Je me suis poussée à
sortir hier soir faire une petite marche à pied, car il fait froid, mais il y a tant de
soleil, et cela me fait du bien d’être à l’air libre. Je suis montée jusqu’à l’ancien
monastère, dont il ne reste rien, qu’une chapelle commémorative, une grande
croix orthodoxe et une pierre tombale. La neige est si blanche, sous le soleil,
et l’on ne sait où commencent les nuages, où s’arrête l’escarpement enneigé, il
semble que l’on marche en plein ciel, que l’on va tout à coup voir défiler des
anges, dans toute cette lumière radieuse et douce. Pereslavl s’étendait dans
une ombre bleue, et je voyais scintiller les coupoles du monastère saint
Nicolas comme une poignée d’étoiles. Le lac opalescent semble éclairé de l’intérieur,
et les arbres parfois prennent l’éclat lustré du laiton, comme autant de
chandeliers jaunes qui attendent que le printemps éclaire leurs innombrables
flammèches vertes. Et des oiseaux passent en bande. Un jeune père fait de la luge
avec son petit garçon de trois ou quatre ans.
Je me suis assise au
pied de la chapelle, dans le vent discret. Je pensais au spectacle que devait
offrir Pereslavl au XIX° siècle, avant l’effondrement. Je rêvais de la ville
invisible de Kitej où j’aimerais m’enfuir à jamais. Car dès mon enfance, je n’étais
pas de ce temps, d’ailleurs s’y adapter, n’est-ce pas se donner au démon ?
Cependant, les gros
nuages immaculés passaient dans leur
mouvement éternel et emportaient la lune, toute blanche, dans ce gouffre
profondément bleu qui me faisait face, et derrière moi, brillait une maison
jaune, elle brillait si gaiment, qu’elle éclipsait toutes les autres, les
neuves et moches et leurs palissades métalliques.

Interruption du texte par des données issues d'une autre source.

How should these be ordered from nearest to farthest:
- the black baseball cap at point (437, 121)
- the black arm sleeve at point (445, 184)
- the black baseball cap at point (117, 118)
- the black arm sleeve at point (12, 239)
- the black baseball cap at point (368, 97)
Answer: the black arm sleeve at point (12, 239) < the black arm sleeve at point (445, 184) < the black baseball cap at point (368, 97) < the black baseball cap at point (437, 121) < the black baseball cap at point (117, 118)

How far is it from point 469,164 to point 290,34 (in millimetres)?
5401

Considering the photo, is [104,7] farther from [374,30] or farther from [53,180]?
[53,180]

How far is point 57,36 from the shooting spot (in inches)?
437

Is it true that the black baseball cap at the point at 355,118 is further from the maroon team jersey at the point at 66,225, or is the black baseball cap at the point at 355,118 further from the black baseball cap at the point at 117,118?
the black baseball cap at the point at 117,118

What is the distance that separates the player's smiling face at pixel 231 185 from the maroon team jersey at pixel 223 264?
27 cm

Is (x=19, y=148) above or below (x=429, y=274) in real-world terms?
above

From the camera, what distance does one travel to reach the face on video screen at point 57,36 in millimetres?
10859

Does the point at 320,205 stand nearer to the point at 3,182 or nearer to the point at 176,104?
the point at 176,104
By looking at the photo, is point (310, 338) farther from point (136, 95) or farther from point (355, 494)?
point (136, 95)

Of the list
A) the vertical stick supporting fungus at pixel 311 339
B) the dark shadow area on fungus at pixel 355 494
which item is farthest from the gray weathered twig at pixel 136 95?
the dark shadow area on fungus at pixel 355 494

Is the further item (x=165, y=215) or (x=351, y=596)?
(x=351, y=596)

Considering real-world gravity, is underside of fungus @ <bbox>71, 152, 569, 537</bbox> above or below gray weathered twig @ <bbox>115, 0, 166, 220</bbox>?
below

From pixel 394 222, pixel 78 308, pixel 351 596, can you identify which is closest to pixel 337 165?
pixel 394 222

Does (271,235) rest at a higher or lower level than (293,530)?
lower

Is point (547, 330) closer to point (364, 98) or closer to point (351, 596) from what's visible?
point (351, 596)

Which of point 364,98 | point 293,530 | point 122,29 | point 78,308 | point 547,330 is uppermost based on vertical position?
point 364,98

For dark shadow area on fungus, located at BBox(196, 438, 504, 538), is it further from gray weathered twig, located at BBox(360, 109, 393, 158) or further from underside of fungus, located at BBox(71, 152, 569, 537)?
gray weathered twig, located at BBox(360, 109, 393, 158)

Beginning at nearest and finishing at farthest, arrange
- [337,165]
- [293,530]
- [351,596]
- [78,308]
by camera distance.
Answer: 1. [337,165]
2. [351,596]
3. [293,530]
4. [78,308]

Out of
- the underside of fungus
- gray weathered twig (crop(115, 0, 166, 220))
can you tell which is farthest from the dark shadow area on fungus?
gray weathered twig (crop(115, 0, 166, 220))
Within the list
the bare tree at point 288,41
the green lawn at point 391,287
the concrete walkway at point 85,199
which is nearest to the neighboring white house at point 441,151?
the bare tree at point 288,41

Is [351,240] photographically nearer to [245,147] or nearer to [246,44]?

Le prince Alexandre n’était
pas loin de mon âme, et aussi le tsar Ivan et son serviteur Féodor, le tsar redoutable et son Peter Pan ténébreux, et je
conversais intérieurement avec eux, comme bien souvent, avec ces deux
personnages qui me semblent si malheureux, et envers moi, bienveillants. Mais
qui prie encore pour eux ? Sans nul doute, ils se raccrochent à cette
prière, comme Ariane à son fil, dans le labyrinthe des siècles désertiques.
Le paysage d'ici est plein de ces présences, ce qui fut m'est plus réel que ce qui est, ou disons que ne je puis séparer ce qui est de ce qui fut. Mon présent est plein de passé, mon présent est insondable et mon être millénaire.